● **SET EXERCISE**:
Change every "the camera" in the entries below to "the observer" and leave all other text as it is.

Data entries

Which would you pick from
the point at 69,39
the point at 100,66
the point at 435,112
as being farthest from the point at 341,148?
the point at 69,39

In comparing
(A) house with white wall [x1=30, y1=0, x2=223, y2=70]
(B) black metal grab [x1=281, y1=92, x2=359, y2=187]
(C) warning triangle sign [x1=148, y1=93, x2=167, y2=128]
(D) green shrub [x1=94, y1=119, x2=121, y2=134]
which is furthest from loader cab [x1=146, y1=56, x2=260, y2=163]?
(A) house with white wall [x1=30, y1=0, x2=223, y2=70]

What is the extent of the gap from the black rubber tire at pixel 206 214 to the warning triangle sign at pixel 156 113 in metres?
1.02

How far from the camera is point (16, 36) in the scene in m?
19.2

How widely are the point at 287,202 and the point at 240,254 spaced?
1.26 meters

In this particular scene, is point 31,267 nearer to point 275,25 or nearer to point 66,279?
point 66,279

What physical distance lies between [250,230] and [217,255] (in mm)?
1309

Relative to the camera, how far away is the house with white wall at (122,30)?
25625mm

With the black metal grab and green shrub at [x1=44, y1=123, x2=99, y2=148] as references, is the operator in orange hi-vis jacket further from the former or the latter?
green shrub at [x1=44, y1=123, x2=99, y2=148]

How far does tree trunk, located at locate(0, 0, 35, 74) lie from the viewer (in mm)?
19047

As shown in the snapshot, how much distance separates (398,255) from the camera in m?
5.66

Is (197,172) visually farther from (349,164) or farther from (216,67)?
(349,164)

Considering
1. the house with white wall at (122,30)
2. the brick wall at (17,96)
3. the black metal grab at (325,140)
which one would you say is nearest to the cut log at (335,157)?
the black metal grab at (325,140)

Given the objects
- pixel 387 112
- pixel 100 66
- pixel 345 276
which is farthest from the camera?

● **RESULT BELOW**:
Which would you pick from
the point at 69,39
the point at 100,66
the point at 435,112
as being farthest from the point at 341,148?
the point at 69,39

In comparing
(A) house with white wall [x1=30, y1=0, x2=223, y2=70]
(B) black metal grab [x1=281, y1=92, x2=359, y2=187]
(C) warning triangle sign [x1=148, y1=93, x2=167, y2=128]
(D) green shrub [x1=94, y1=119, x2=121, y2=134]
which is furthest from loader cab [x1=146, y1=56, x2=260, y2=163]?
(A) house with white wall [x1=30, y1=0, x2=223, y2=70]

What is the extent of the gap from the black rubber tire at pixel 206 214 to the warning triangle sign at pixel 156 113 in metres?
1.02

How far from the observer is point (16, 36) in the scene in m?
19.2

How widely are the point at 287,202 and the point at 240,254 spaced?
1.26 meters

In this particular scene, is point 31,267 nearer to point 275,25 or nearer to point 66,279?
point 66,279

What physical distance lies between [250,230] and [217,255] (in mm)?
1309

Relative to the observer, how far away is the house with white wall at (122,30)?
25625mm

With the black metal grab and green shrub at [x1=44, y1=123, x2=99, y2=148] as references, is the operator in orange hi-vis jacket further from the former or the latter?
green shrub at [x1=44, y1=123, x2=99, y2=148]

How far does tree trunk, located at locate(0, 0, 35, 74) lie from the viewer (in mm)?
19047

As shown in the snapshot, how much distance separates (398,255) from the observer in m?
5.66

Is (197,172) visually farther from (349,164) or farther from (216,67)?
(349,164)

Considering
1. the house with white wall at (122,30)
2. the brick wall at (17,96)
3. the black metal grab at (325,140)
which one would you say is nearest to the cut log at (335,157)?
the black metal grab at (325,140)

Given the objects
- pixel 387 112
- pixel 100 66
- pixel 345 276
which is farthest from the observer?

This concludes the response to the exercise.